The figures on stage are loosely swathed in silver tunics and what appear to be cloaks made from bubble-wrap. This is a DIY ‘Blake’s 7’ version of the future, a 70’s sounding pop/prog space ritual.

I like what the band do, although they have rather painted themselves into a corner music and image-wise.

Tonight Wire arrive onstage and say that the set will be divided into two halves.
The first part is a charge through the new album in its entirety. It is the first time that I have heard many of these tunes and it doesn’t detract from the Wire experience one jot.

The band are in ferocious form tonight. They are very loud and metallic and rather grind my poor ears to mush beneath their onslaught.

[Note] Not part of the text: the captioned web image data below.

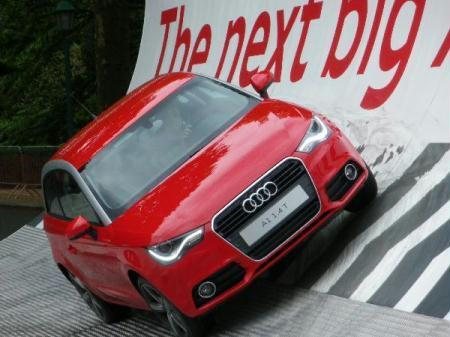 A citizen drives Audi A1 during a presentation publicizing new Audi A1 cars in Brussels, capital of Belgium, May 13, 2010. Audi A1 was officially put into production in Audi's Brussels assembly on Tuesday. (Xinhua/Wang Xiaojun)
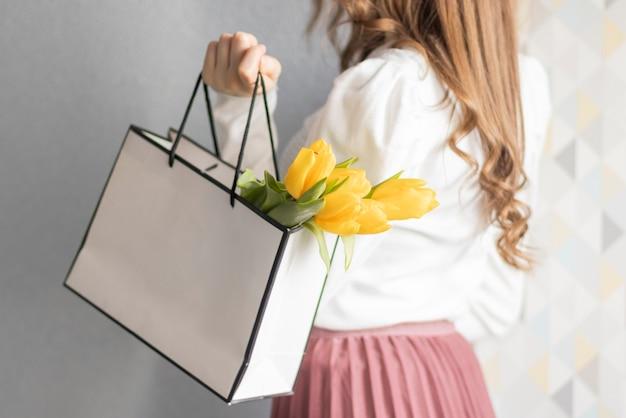 Testo vendita di primavera sul lightbox con borsa presente e bellissimi fiori su sfondo pastello. vendita festiva e banner promozionale.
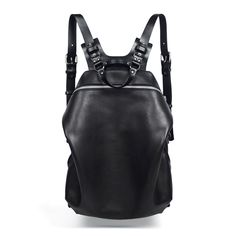Spiro Black Harness Backpack, zipped main closure. 1 outside zip pocket, 1 inside zip pocket. Adjustable shoulder straps. Hand or back. Handmade in France. All items on the TEO+NG site are made to order within 1-2 weeks,depending on the item. Color : Black Material : Cow leather, Veg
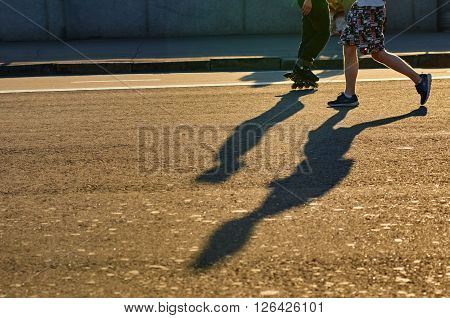 part of body.bound to meet each other runner and roller with shadows. background with the setting sun city. focus on foreground of paving slabs. Moskow Russia, Crimean embankment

All vocal duties are taken by Colin Newman, his voice an adenoidal semi-speaking snarl. Graham Lewis stands stage left, a craggy yet serene presence whomping out huge bass lines. Drummer Robert Grey thumps along behind them, his eyes closed and lost in music for much of the time. ‘New Boy’ Matt Sims makes up the quartet, conceding stage space to the others, but very much present in the angular guitar sound.

The new songs speed along very agreeable. ‘In Manchester’ has a catchy pop chorus, and things build up until we get to the end of this part of the proceedings with a monolithic version of ‘Harpooned’, effectively an eight and a half minute slow motion explosion of noise.

For the second half of their set, Wire are joined by Margaret Fiedler, who often played with the band live before Sims joined on a permanent basis. I would say that the sound gets even louder, but my by now largely destroyed lugholes tell me this is not possible.

The songs now played span the band’s whole illustrious career. The stand out, as so often, is the oft-mutated track ‘Drill’. Tonight’s reading is a back to basics no frills version which nonetheless rocks you back on your heels.

Wire say that they always go forward, never backwards. I’m very happy to continue to march along with them.

Friday 17 April 2015

Jimmy Webb at Alban Arena 15 April 2015

Jimmy Webb (pic: David Brewster)

When I get a call in the morning offering me a chance to see Jimmy Webb this evening, I have to think for a minute before accepting. I know the name, but can’t quite place him. One quick scan of Wikipedia later and I am prepared to trample the infirm to get a ticket.

So a few hours later, I’m sat in the Alban Arena marvelling that such an iconic songwriter is still prepared to schlep around to places like this. Shouldn’t he be lounging around a piano shaped swimming pool in California somewhere?

Before the main act we are treated to a very enjoyable set from Deborah Rose, a folk-inflected singer with a beautiful, clear Welsh voice and a penchant for Victorian poets.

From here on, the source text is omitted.